Oh, and are any of us that thought it would be fun if Dan threw a question to us glad he picked this one?

@14 venn
Very well-played!

@15 family doc
I dunno, the literal motherfucker was much more disturbing but this one makes me more queasy.

/Break/
If I were gonna answer this one, I'd first wanna ask if the LW got the same delicious taste when kissing them or anywhere else on their bodies.

18

Hmmm. Shades of the Baby Ruth bar in the swimming pool scene From Caddyshack.

19

In a way it is a COVID-19 related question as there’s plenty communicable shitty stuff in there.
Has anyone seen Pasolini’s “Salo”? If you haven’t then make sure to keep it this way, I’m still traumatized.
Cold war era joke: What 69 and the KGB have in common?
If you’re not careful you might end up eating shit.

20

For what it's worth, I have heard coprophiliacs, probably others than those the LW found, mention the "sweet taste" thing also. There is likely something to it.

21

My guess is that SHIT is coming into contact with a bacteria. Certain bacteria, especially pseudomonas, can cause a sweet taste in the mouth. Pseudomonas is a common bacteria found all over the world, and some healthy people have strains of it growing on their skin in moist parts of their body, like their armpits or genital area. Pseudomonas bacteria are generally harmless.

22

End thread everyone, I think @SublimeAfterglow/21 solved it! :)

23

Funny, LW, you stick your tongue way deep up someone’s arse and get queasy thinking you might be tasting some shit? Good one.

24

I don't quite see how homophobia is unconscionable but coprophilia is disgusting. I thought that the lw might have been smelling something his lover had doused on his back...?

25

Too much artificial sweetener in that person's diet. That stuff doesn't really break down in your body, just goes out the other end.

26

At last, a non-covid question and this is what we get? Shit....

27

M?? Harriet - Do you put conscience and disgust on the same plane? If this were one of those multi-dimensional chessboards, surely they'd be on different levels.

28

Some lubes taste sweet so it might be that. And the bottom might have lubed up before getting together or might have used a pre-lubed enema. But I agree with the developing consensus that this isn't really a problem.

29

@27 venn
As I just wrote on another thread, I don't know about the rest of you, but I think there's a certain magic in watching venn discuss something with Harriet.

30

It could be the lube to douche with, the douche itself (Summers Eve?), whatever may be floating around your mouth at the time... a lot of things. Before I go down there, I follow a strict but subtle protocol: wet two fingers, take a swipe, smell, decide if I like what I'm gonna taste. 90% of the time it's all good. Sometimes, though, I'm not digging the scent and it's not going in my mouth.

31

While I've had my ass eaten quite a number of times, I've never quite found the courage to try it out on someone else. The tip above is a good one - thanks tim browne @30.

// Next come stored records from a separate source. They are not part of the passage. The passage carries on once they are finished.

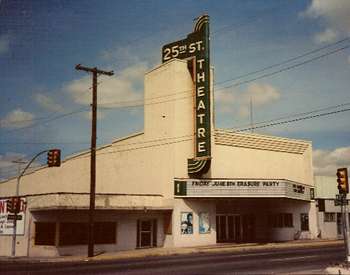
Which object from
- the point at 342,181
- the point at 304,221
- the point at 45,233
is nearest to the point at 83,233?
the point at 45,233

It feels wonderful and despite making sure I am very, very clean for my partners I always felt a bit lame for not learning to reciprocate.

32

Switching orifices, about 15 years ago, someone published a peer-reviewed article on strains of lactobacillus in vaginal flora and that about 30% did not have the, er, "acquired taste" aspect of the majority - they lacked the (to some) objectionable smell and taste. One of the researchers dubbed them "lucky lactos" and their larger data set matched pretty well with my smaller one.

Point being, internal flora differs greatly from individual to individual. There's probably a generic component to that and there's certainly a dietary one.

33

My first thought: this is definitely not my scene.

My second thought: pre-diabetic? Maybe a doctor can give more input?

36

fubar @16 for the win!

I agree there is often a sweet taste. I think of it as a combination of sweat & pheromones, but I also try not to think about it much.